▶ AUFGABEN:
(1) Übersetze den folgenden Satz aus dem Textauszug über die Marina Hatenboer ins Englische: „Wir haben unser Boot in der Marina Hatenboer zu Wasser gelassen und hatten einen schönen Angelabend erlebt – allerdings mit eher mäßigem Erfolg.“
(2) Beantworte anhand des Textauszugs über die Marina Hatenboer die folgenden Fragen kurz.
(a) Um wie viel Uhr kamen die beiden Angler zur Schranke?
(b) Welchen Betrag verlangte der Verwalter an der Rezeption?
(c) Wie viel Geld gaben die beiden dem Gehilfen an der Schranke?
(3) Setze den Textauszug über die Marina Hatenboer nach seinem letzten Satz fort.

▶ TEXTAUSZUG:
# Campingplatz/Marina Hatenboer mit einem mehr als freundlichen Verwalter



## Hardy1 (25. Juni 2005)

Hallo zusammen !

Gestern bin ich mit einem Freund nach Roermond zum schleppen gefahren. 
Wir haben unser Boot in der Marina Hatenboer zu Wasser gelassen und hatten einen schönen Angelabend erlebt – allerdings mit eher mäßigem Erfolg.
Das, was wir aber nach Ende unseres Angelausfluges erlebt hatten, war schon ein starkes Stück und dies möchte ich hier kurz schildern.
Wir haben unser Boot an diesem Abend zugegebenermaßen zu spät aus dem Wasser der Marina Hatenboer gezogen, so dass wir gegen 22.05 Uhr zur Schranke kamen.
Ich steckte meine Slippkarte in den Schacht, aber nicht passierte. Schade, aber da kann man nicht machen, Regeln sind halt dazu da, um eingehalten zu werden. Um 22.00 Uhr ist dicht, die Karten sind so programmiert, dass die Schranken ab 22.00 Uhr nicht mehr funktionieren. 
(es sei denn, man hat einen festen Liegeplatz, diese Karten funktionieren 24 Stunden am Tag)
Also ging ich zu Rezeption, wo ich den auch schon sehr freundlich empfangen wurde: „ Ja, dass hab ich mir gedacht, 11,50 Euro zahlen Sie, sonst kommen Sie nicht hier raus“ hieß es in einem mehr als rüden Ton. ( wie sich herausstellte, war das der Verwalter, der mit seinem giftgrünen KFZ über den angrenzenden Zeltplatz und die Marina rauscht und nach dem Rechten sieht )
Ich habe ihm gesagt, das ich das verstehe, aber mein Freund und ich sagten, dass wir dieses Geld lieber in Bier anlegen würden und erst am nächsten Morgen fahren. „das geht auch nicht, hieß es, die Karte ist gesperrt und außerdem habe ich beim Verkauf der Karte gesagt, dass das zu spät Kommen 11,50 Euro kostet  #d  polterte er gleich wieder los.
Gut dachten wir, dann werden wir wohl zahlen müssen. Ich wollte ihn noch fragen, ob es eine Möglichkeit gibt, die Slipzeiten auszuweiten – ich kam nicht mal dazu, meine Frage zu formulieren, da palaverte er wieder rum.
Wir sind also mit einem seiner Gehilfen zur Schranke zurück gegangen, und haben ihm 20 Euro in die Hand gedrückt. „Ich kann nicht wechseln“ hieß es. Kein Problem sagte ich, lassen sie uns raus, wir fahren mit Ihnen hoch zur Rezeption und sie geben uns das Wechselgeld zurück. Es sagte Moment, ging zur Gegensprechanlage, die direkt an der Schrankensteuerung montiert war und wollte fragen, ob er dies so machen könne. Er brauchte die Frage nicht mehr zu stellen, da brüllte es von der anderen Seite schon „ die kommen erst raus, wenn die bezahlt haben“ ( er hatte offensichtlich das Gespräch verfolgt, in dem er unbemerkt die Gegensprechanlage eingeschaltete hatte )

▶ VORLIEGENDE ANGABEN:
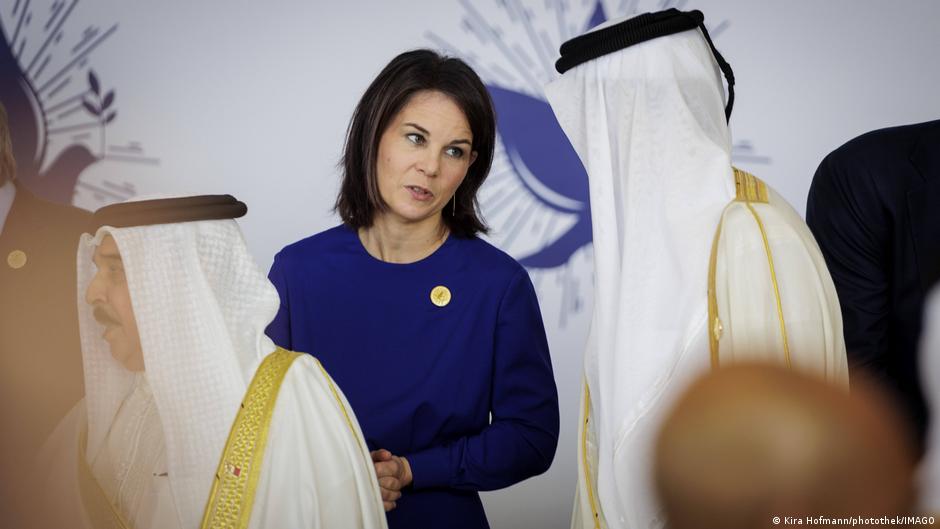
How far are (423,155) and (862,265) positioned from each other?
108 cm

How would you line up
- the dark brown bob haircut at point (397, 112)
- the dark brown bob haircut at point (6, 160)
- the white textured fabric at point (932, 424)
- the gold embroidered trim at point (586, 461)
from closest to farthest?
1. the white textured fabric at point (932, 424)
2. the gold embroidered trim at point (586, 461)
3. the dark brown bob haircut at point (397, 112)
4. the dark brown bob haircut at point (6, 160)

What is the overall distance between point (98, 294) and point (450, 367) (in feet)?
2.65

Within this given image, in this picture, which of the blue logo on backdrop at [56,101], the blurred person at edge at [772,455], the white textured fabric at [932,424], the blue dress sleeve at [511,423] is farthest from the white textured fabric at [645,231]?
the blue logo on backdrop at [56,101]

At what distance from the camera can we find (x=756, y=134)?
3.13 m

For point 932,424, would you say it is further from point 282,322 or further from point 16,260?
point 16,260

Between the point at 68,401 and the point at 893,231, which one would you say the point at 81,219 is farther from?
the point at 893,231

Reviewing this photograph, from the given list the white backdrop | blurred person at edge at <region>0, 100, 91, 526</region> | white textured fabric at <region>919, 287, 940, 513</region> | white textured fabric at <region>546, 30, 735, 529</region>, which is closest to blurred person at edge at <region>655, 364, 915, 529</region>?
white textured fabric at <region>919, 287, 940, 513</region>

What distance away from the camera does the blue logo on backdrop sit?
9.94 feet

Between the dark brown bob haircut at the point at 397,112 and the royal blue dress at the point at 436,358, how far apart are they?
0.31ft

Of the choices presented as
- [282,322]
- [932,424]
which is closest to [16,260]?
[282,322]

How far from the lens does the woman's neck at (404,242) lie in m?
2.20

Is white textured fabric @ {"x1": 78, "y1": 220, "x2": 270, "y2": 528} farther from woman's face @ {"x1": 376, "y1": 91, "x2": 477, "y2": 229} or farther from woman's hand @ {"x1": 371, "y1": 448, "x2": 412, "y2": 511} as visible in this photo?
woman's face @ {"x1": 376, "y1": 91, "x2": 477, "y2": 229}

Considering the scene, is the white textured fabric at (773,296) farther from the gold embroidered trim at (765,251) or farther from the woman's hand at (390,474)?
the woman's hand at (390,474)

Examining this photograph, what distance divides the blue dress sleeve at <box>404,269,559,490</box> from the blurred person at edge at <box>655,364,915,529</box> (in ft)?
4.20
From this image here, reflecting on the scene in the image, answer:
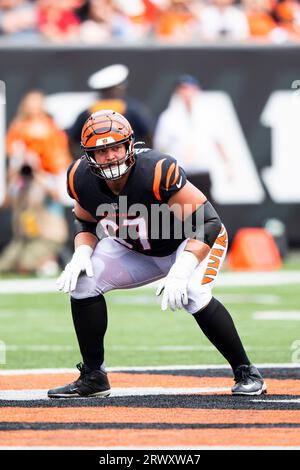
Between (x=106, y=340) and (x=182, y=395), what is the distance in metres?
2.79

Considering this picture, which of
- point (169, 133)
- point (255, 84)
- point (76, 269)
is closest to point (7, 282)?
point (169, 133)

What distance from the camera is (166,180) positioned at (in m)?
5.99

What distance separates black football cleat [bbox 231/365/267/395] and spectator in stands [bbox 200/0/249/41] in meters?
9.70

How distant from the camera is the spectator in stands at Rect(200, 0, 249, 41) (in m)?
15.5

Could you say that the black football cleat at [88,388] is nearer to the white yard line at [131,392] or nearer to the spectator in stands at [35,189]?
the white yard line at [131,392]

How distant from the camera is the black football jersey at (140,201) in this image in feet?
19.8

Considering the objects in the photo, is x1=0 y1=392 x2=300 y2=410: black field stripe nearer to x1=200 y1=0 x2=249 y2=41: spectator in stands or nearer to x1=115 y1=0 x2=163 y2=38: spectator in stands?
x1=200 y1=0 x2=249 y2=41: spectator in stands

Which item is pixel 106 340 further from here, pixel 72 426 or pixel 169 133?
pixel 169 133

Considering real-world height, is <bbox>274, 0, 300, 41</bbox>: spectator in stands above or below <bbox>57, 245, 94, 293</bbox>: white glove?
below

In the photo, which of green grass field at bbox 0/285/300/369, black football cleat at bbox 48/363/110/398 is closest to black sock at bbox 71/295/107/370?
black football cleat at bbox 48/363/110/398

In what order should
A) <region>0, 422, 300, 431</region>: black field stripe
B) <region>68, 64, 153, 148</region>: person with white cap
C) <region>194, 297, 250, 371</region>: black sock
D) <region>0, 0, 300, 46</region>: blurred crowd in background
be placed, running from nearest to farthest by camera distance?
<region>0, 422, 300, 431</region>: black field stripe < <region>194, 297, 250, 371</region>: black sock < <region>68, 64, 153, 148</region>: person with white cap < <region>0, 0, 300, 46</region>: blurred crowd in background

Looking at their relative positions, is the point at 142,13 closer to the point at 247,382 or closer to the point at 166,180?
the point at 166,180

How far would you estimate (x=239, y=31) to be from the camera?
15.6m

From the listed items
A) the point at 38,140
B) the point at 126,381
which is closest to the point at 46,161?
the point at 38,140
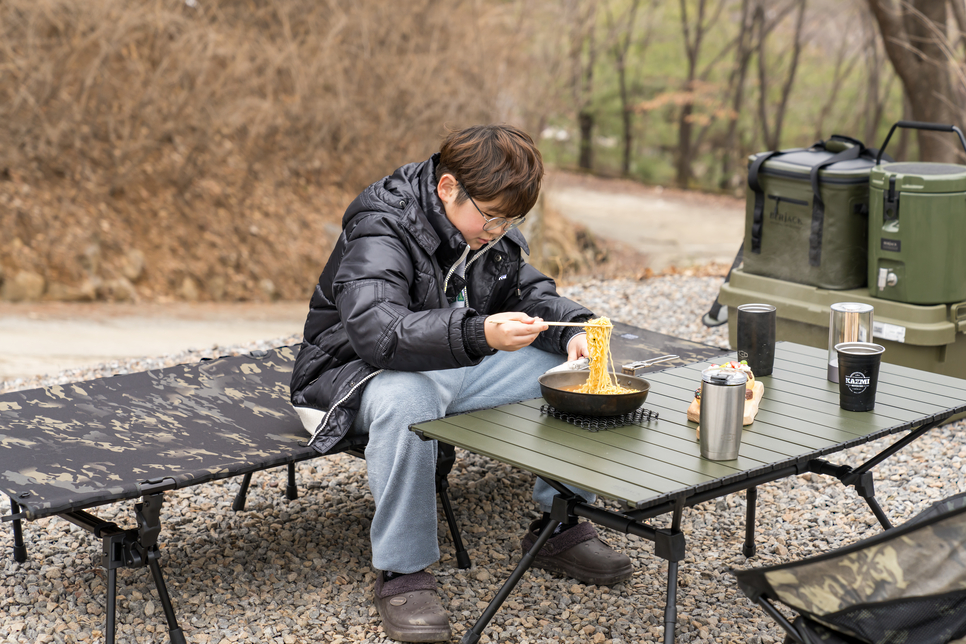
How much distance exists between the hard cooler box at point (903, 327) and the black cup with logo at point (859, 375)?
1836 millimetres

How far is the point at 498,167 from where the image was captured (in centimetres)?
265

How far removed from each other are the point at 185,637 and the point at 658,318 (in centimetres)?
412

▶ SCHRIFTLICHE ANTWORTEN:
(1) We launched our boat at the Hatenboer marina and had a nice evening of fishing, though with rather modest success.

(2)
(a) Gegen 22.05 Uhr.
(b) 11,50 Euro.
(c) 20 Euro.

(3)
Also stiefelte sein Gehilfe mit den 20 Euro los, wechselte an der Rezeption den Schein, gab uns das Wechselgeld zurück und machte erst dann die Schranke auf.
Dann fuhren wir  - Ergriffen von so viel Freundlichkeit nach Hause.
Nicht dass wir uns falsch verstehen, auch ich wäre nicht begeistert, so Spät noch gestört zu 
werden, aber die Art und Weise wie wir von diesem „Mensch auf Probe“ behandelt wurden, spottet jeder Beschreibung.  :v  :v 
Habt Ihr ähnliche Erfahrungen gemacht, oder hatte er nur einen
[sehr] schlechten Tag? Noch eine Frage: Gibt es im Bereich Roermond eine Möglichkeit, 24 Stunden am Tag zu slippen ?


----------



## the doctor (25. Juni 2005)

*AW: Campingplatz/Marina Hatenboer mit einem mehr als freundlichen Verwalter*

oh....ist wohl richtig schei**e gelaufen....
Ich war erst einmal da und kann eigentlich nichts negatives sagen...
Für 5min 11,5€#d #d die haben sie doch nicht mehr alle und dann so ein Ton#d 

Es gibt Slippen, wo du auf eigene Gefahr dein Boot ins Wasser lassen kannst und nichts kostet...Aber dazu wirst du bestimmt von anderen hier noch etwas geschrieben bekommen

am besten wäre es, wenn du es ins Niederländische Forum geschrieben hättest


----------



## Lachsy (25. Juni 2005)

*AW: Campingplatz/Marina Hatenboer mit einem mehr als freundlichen Verwalter*

uns hat er mal angeflaumt als wir im winter slippen wollten. "hier wird im winter nicht mehr geslippt, das machen wir nicht mehr" war wohl etwas murrig das wir ihn samstags um 8 uhr aus dem bett geholt hatten.

Aber damals die preise für ne jahreskarte von 86 auf 130 € erhöhen  #d 

wir slippen jetzt in Ooelderhuske.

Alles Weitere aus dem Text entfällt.